> Exercise directions: Reproduce the items below word for word, from the first line through the line that contains "source: automated SDO event catalogue", including both of those lines.

> Material shown:
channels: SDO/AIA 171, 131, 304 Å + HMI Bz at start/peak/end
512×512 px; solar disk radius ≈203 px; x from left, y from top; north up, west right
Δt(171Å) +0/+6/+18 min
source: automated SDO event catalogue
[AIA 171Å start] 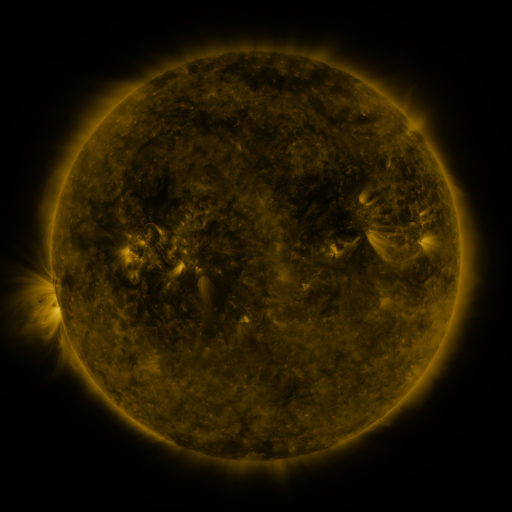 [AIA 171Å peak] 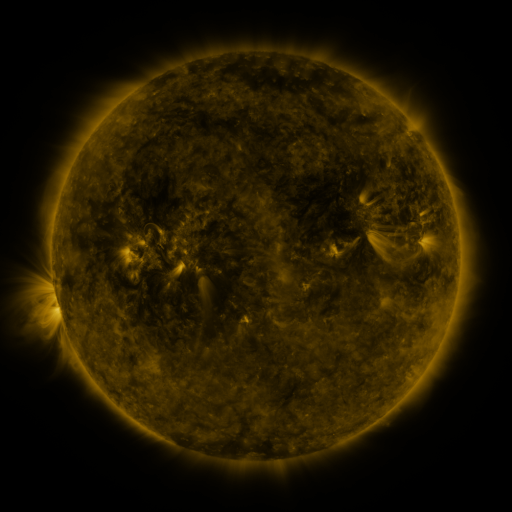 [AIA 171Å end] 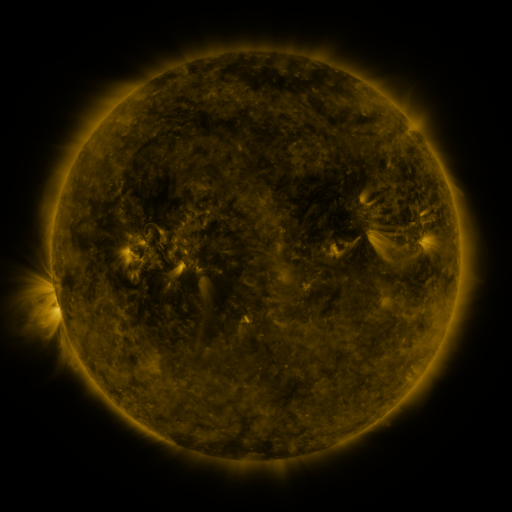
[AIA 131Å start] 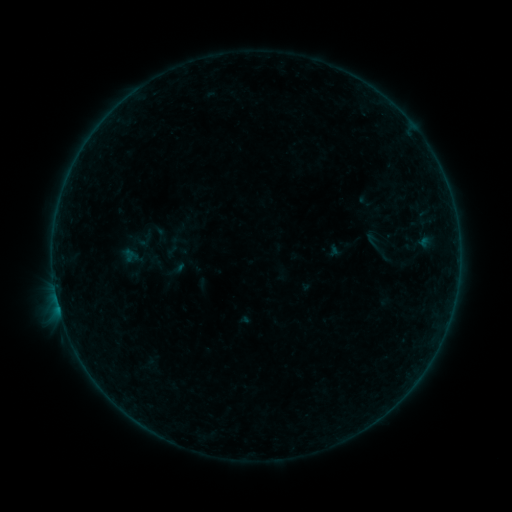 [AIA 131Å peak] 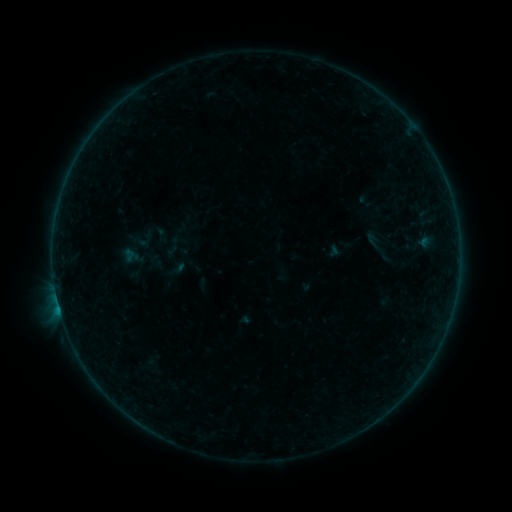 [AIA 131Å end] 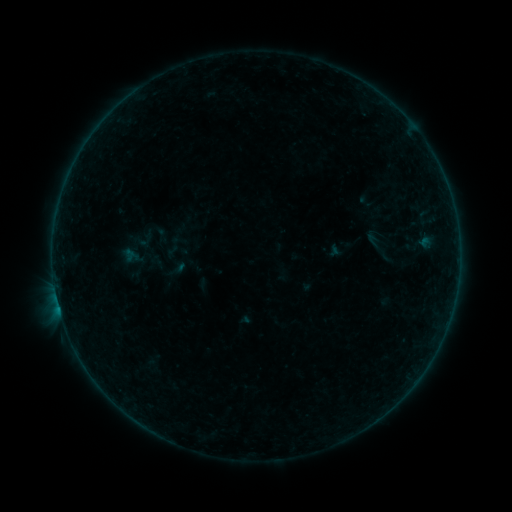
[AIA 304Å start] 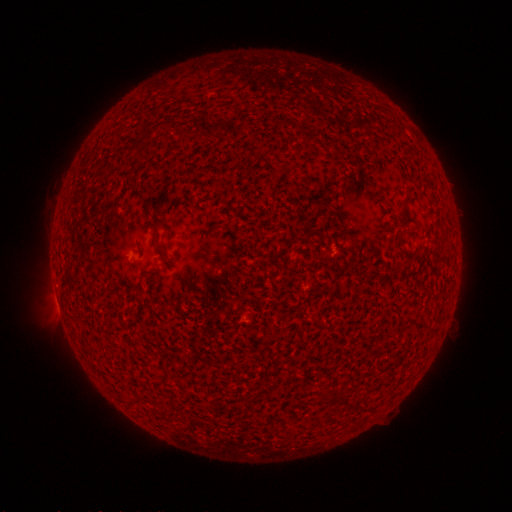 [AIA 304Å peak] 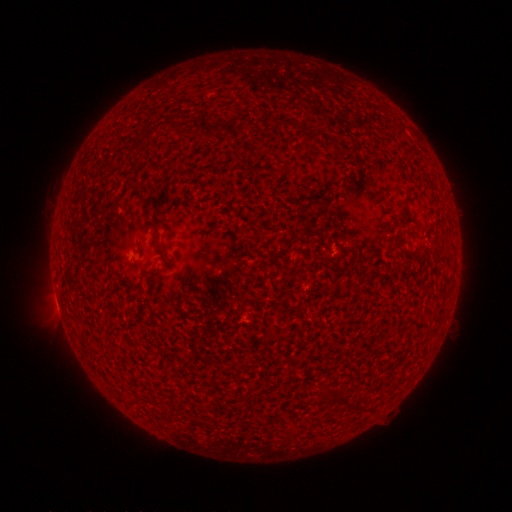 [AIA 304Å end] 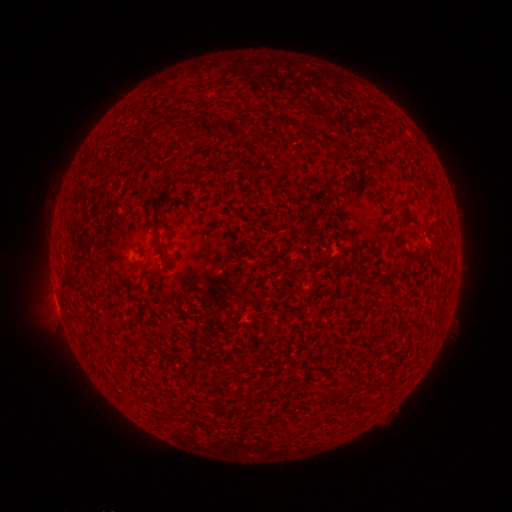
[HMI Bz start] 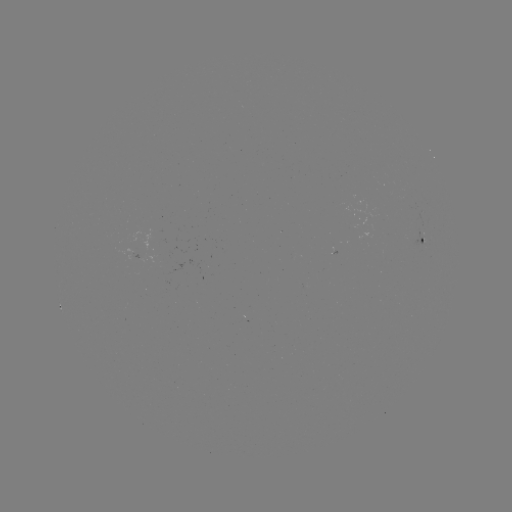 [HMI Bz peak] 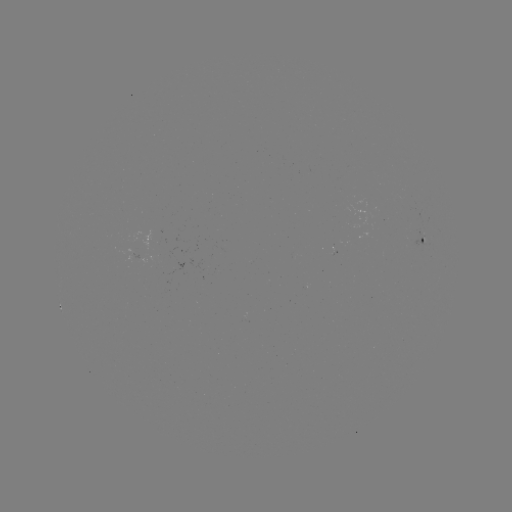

> Full solution:
channels: SDO/AIA 171, 131, 304 Å + HMI Bz at start/peak/end
512×512 px; solar disk radius ≈203 px; x from left, y from top; north up, west right
Δt(171Å) +0/+6/+18 min
source: automated SDO event catalogue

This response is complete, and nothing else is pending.